11). Though well-intentioned, alternative voting guides from pro-life groups gave Catholics the impression that "right-wing Catholics" were disagreeing with the USCCB. This set up a situation where less faithful intrepretations of the document were posed as authentic by contrast.

12). The document certainly teaches the truth of the faith on life issues; however, it failed to persuade most voting Catholics to vote pro-life because it is too long, too nuanced, too technical, full of loopholes, and easily manipulated by selective quoting, and because of all of these, prone to misinterpretation by pro-abortion ideologues among the clergy and laity.

Solution: let Archbishop Chaput write the voting guide for 2012.
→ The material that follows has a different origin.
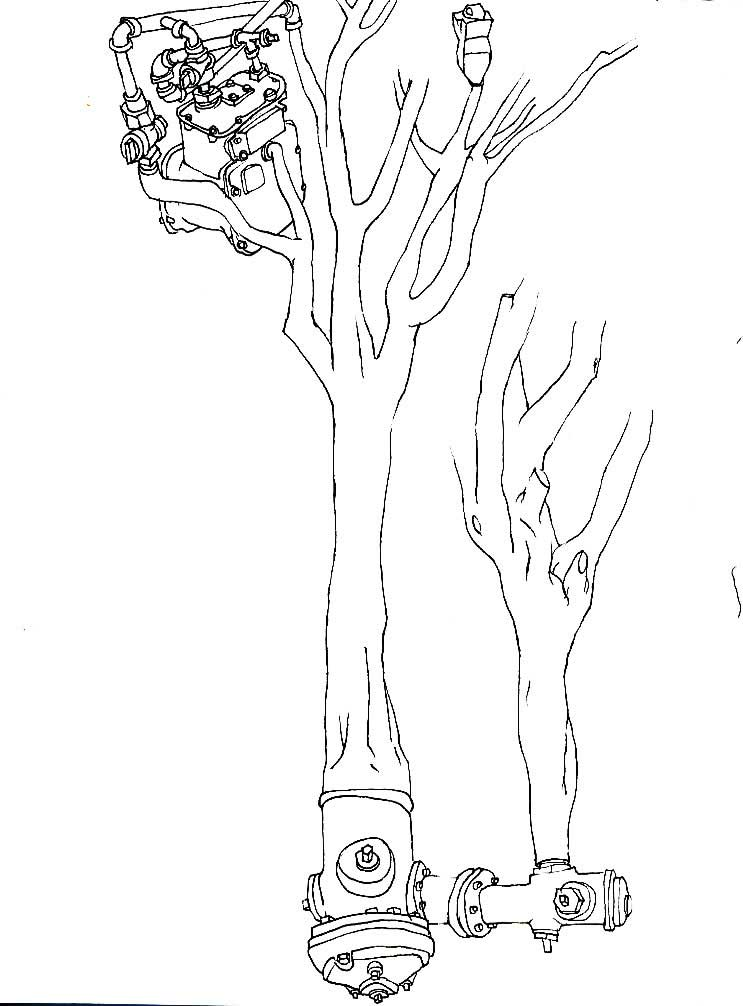 drawings2018_jpg.jpg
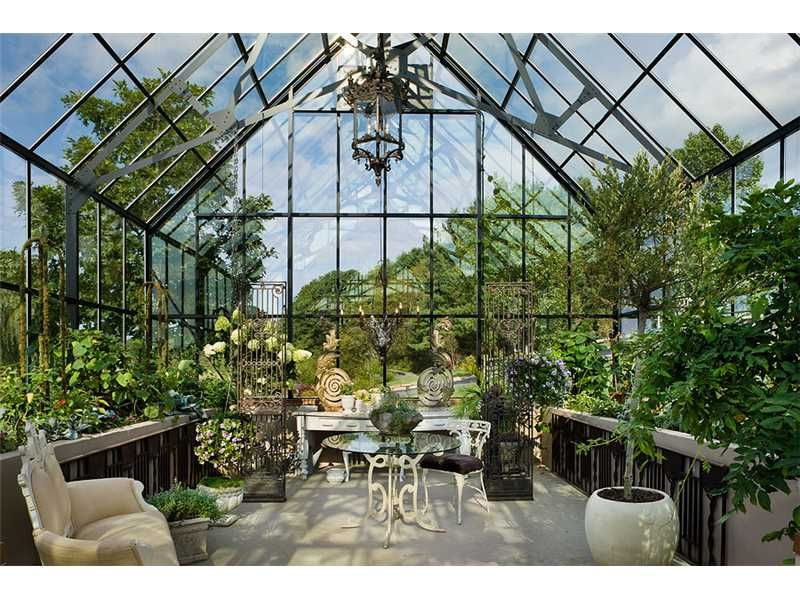 """Gorgeous green house at """"The Farm"""" for sale in Robinson, PA. - Oh yeah, this will do nicely."""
[UPDATE: I've been asked to comment on the recent USCCB decision to remove discussion of abortion politics from the agenda of the bishops' meeting in Washington. I do not think that this is a move by the bishops to avoid the issue. Clearly, a vast majority of our bishops see abortion politics as an area where Catholics have a great deal to contribute. No doubt the discussion will occur in their closed meetings. With the bright lights of the Obama PR machine (i.e., "the media") shining in their eyes, the bishops want to get a few things straightened out before making any public statements. Even the most timid objections to the strong statements put out by some bishops will be used as a reason for dissent by the leftie media and her allies in the Church.]